– Evoe saboi Dionisos! – powtórzyli członkowie areopagu, prytanowie, sofiści, artyści, kupcy i właściciele nieruchomości.
A Markus Antoniusz skinął w podzięce głową, przybraną w liście winogradu, pochylił się lekko na swoim krześle z kości słoniowej i gdy okrzyki przebrzmiały, odpowiedział z dziwnym jakimś uśmiechem:
– Gdym za młodych lat bawił dla studiów w waszym mieście, zdumiewałem się już wówczas, Ateńczycy, nad waszą wymową i zdumiewam się nad nią dotychczas, albowiem przy obrotności waszej myśli czyni ona z was wzór, zaprawdę, niedościgniony. Podziwiam następnie w was i to, że mówiąc rzeczy, które tak mile głaszczą ucho słuchacza, umiecie zachować godność narodową i jak przystało potomkom Milcjadesa i Temistoklesa, potraficie zawsze uniknąć przesady w pochlebstwie. Miło mi słyszeć o waszej miłości dla Rzymu i dla mnie, a jeszcze milej, że niepodległość uważacie za rzecz wam niepotrzebną i że potępiacie demagogów, którzy marzyć o niej nie przestali. Wiem zresztą, że ich jest już niewielu i że zdrowy rozsądek bierze górę nie tylko w Atenach, ale i w całej Helladzie. Ten rozsądek widzę i w tym, że niedawno jeszcze uczciliście w bardzo praktyczny sposób posągami Brutusa i Kasjusza, którzy wówczas byli panami Grecji. O praktyczności tego sposobu wspomnę jeszcze za chwilę, tymczasem oświadczam wam, że wierzę w szczerość waszych intencji, jakkolwiek nie wątpię, że jeśli w niezbadanych wyrokach Przeznaczenia leży, abym i ja (czego się nie spodziewam) został w przyszłości przez kogo zwyciężony – to wzniesiecie tak samo posągi i mojemu zwycięzcy. Ale nie biorę wam tego za złe, Ateńczycy, tym bardziej że przyszłość wolno przepowiadać tylko wyroczniom, a tymczasem w teraźniejszości uczyniliście mnie waszym bogiem Dionizjosem, który i w Rzymie pod nazwą Bachusa jest czczony. I zaiste, mili, jeśli Dionizjosa poznać można po miłości do bachantek22 i wina, to ja nim jestem, albowiem nikt z potomków Deukaliona23 nie miłuje tak ładnych dziewcząt – i nie było jeszcze chyba człowieka, który by do tego stopnia lubił się w dobrej kompanii zakropić!…
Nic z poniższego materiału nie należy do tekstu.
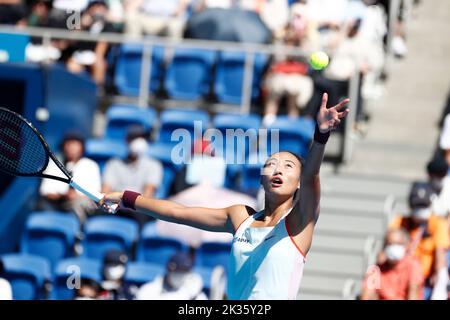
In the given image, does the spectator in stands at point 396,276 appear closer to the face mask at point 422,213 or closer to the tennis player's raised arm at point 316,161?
the face mask at point 422,213

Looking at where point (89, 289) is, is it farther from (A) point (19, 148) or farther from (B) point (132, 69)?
(B) point (132, 69)

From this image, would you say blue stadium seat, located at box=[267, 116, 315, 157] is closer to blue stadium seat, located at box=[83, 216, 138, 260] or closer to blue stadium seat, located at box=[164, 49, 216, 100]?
blue stadium seat, located at box=[83, 216, 138, 260]

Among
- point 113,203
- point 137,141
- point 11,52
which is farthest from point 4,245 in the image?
point 113,203

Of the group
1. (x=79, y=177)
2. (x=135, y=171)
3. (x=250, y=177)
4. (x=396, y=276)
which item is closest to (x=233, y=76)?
(x=250, y=177)

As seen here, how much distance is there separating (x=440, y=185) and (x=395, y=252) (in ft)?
Result: 3.28

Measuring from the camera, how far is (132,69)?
13.5m

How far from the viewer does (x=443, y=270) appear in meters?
10.4

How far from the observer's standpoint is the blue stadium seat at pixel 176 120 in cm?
1236

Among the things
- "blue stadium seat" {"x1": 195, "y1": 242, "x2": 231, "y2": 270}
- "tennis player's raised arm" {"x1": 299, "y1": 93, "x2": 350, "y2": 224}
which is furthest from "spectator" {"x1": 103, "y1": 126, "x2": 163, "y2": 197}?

Tu roześmiał się potężny triumwir24, a za nim roześmieli się wielcy urzędnicy, filozofowie, sofiści, właściciele realności i poczęli wołać zgodnym chórem:
– Rozkoszny! Rozkoszny! Najlepszy z bogów!
Lecz Antoniusz uciszył dłonią okrzyki i tak dalej mówił, zawsze z tym samym dziwnym na twarzy uśmiechem:
– Dzięki za te okrzyki – i niech mi wolno będzie wypłacić się za nie jeszcze jedną dla was pochwałą. Oto u żadnego innego narodu i w żadnym innym mieście zapał nie idzie tak ręka w rękę z tym właśnie praktycznym rozsądkiem, który przed chwilą wysławiałem, i nie znajduje się w tak boskiej z nim harmonii. Często bywają to rzeczy przeciwne – wy jedni umiecie je godzić. Kocham ci ja, jako Dionizjos, wino, ale z powodu wczesnej godziny nic jeszcze nie piłem, przeto i pamięć moja nie chwieje się jak statek na morzu, ale stoi silnie i prosto jak kolumny waszego Partenonu25. Wdzięczny wam tedy jestem, żeście uczcili mnie posągami, ale pozwólcie sobie powiedzieć, że te posągi pamiętam jeszcze z czasów mej wczesnej młodości i pierwszego pobytu w Atenach. Przedstawiały one wówczas Eumenesa II26, króla Pergamu. Ale gdy przybyli tu Brutus i Kasjusz, odkręciliście głowy Eumenesa, a nasadziliście ich oblicza. Teraz znów ich głowy zastąpione zostały moimi. W taki to sposób miłość, która kazała wam wznieść mi posągi, znalazła się w boskiej harmonii z rozsądkiem, który nakazuje oszczędność. Dzięki więc składam wam, Ateńczycy, raz jeszcze i proszę, abyście wierzyli, że kochać i podziwiać mnie więcej niż ja was – nigdy nie potraficie.